## EXCERPT TO READ:
::::

In Canada, the obligation of a tribunal to give reasons has become one of the hallmarks of justice.  But do arbitrators have an obligation to give reasons?  Not if the parties agree that no such reasons need be given and the arbitration is an international commercial arbitration conducted pursuant to the UNCITRAL Model Law.  That is what the Ontario Superior court recently decided in Activ Financial Systems, Inc. v. Orbixa Management Services Inc.

In its 2002 decision in Sheppard and its 2003 decision in Dunsmuir, the Supreme Court of Canada has placed the obligation to give reasons at the very heart of a fair decision-making process.  As I said in my blog of January 23, 2012, the Supreme Court has effectively held that a court’s decision should be set aside for legal error if the reasons are totally inadequate.  Without adequate reasons, the person who loses does not know why.

But in the field of arbitration, some principles are not immutable.  Subject to the governing law, the parties can agree to waive the protections that the law provides.  In the field of international commercial arbitration, they can waive the obligation of the arbitral tribunal to deliver reasons.

Background Information:

The dispute in the present case arose under a software license agreement.  Activ claimed payment for software license fees during a period in which Orbixa said the agreement had been terminated.  The question was whether the agreement had been so terminated or had continued by virtue of automatic renewal, and whether a liquidated damages clause applied.

Article 31(2) of the UNCITRAL Model Law as appended to the Ontario International Commercial Arbitration Act (ICAA) provides that “the award shall state… the reasons upon which it is based, unless the parties have agreed that no reasons are to be given or the award is an award on agreed terms under article 30.”  The license agreement was governed by New York law and it provided for arbitration in New York under the Commercial Arbitration Rules of the American Arbitration Association.  Those Rules state that the “arbitrator need not render a reasoned award unless the parties request such an award in writing prior to appointment of the arbitrator or unless the arbitrator determines that a reasoned award is appropriate.”

Prior to the arbitration, the parties agreed that no reasons need be given by the tribunal.  The tribunal rendered a decision in Activ’s favour without reasons.  Activ obtained a judgment of the New York court enforcing the award.  Activ then came to Ontario to enforce the award. Orbixa opposed that enforcement on three grounds, among others.

First, Orbitza said the award was unenforceable since it contained no reasons.  Based on Article 31(2) of the Model Law appended to the ICAA, Perell J held that the award should be enforced in Ontario despite the absence of reasons.  He held, however, that before doing so the Court must “fairly determine…that the arbitration award did not deal with a dispute beyond the terms of the submission and that the award was not contrary to the public policy of Ontario.”  Justice Perell concluded that these conditions were satisfied in the present case.

Second, Orbitza said that the award could no longer be enforced as such since it had been rendered into a judgment of the New York Courts.  Justice Perell dismissed this objection, holding that the award still remained enforceable under the ICAA in Ontario even If the award was also enforced  in New York.

Justice Perell did agree with a third submission made by Orbitza.  Activ sought to enforce the judgment under the common law, and not pursuant to the ICAA.  Indeed, Activ first commenced its application without relying on that Act.  Justice Perell allowed Activ to amend its application to also rely on the ICAA and, as noted, enforced the award under that Act.  But he accepted Orbitza’s position that, once the ICAA was enacted, international commercial arbitration awards may only be enforced under that Act and not at common law. In his view, “it would be a source of unnecessary confusion and unnecessary expense to have two enforcement mechanisms.”

::::

## CHALLENGES:
1: According to the arbitration excerpt, why did Justice Perell accept that international commercial arbitration awards may be enforced only under the ICAA and not at common law? Answer in one to three sentences.
2: Reproduce the portion of the arbitration excerpt starting with "But in the field" and going on through "to deliver reasons.".
The listing is not required for any of this work.

## DATA SEGMENT:
::::

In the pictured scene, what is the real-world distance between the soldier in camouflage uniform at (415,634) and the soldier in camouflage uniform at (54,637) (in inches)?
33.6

::::

## TASK-BY-TASK RESULTS:
1: Justice Perell considered that having two enforcement mechanisms would be a source of unnecessary confusion and unnecessary expense. On that basis, he accepted that once the ICAA was enacted, such awards could be enforced only under that Act.

2:
But in the field of arbitration, some principles are not immutable.  Subject to the governing law, the parties can agree to waive the protections that the law provides.  In the field of international commercial arbitration, they can waive the obligation of the arbitral tribunal to deliver reasons.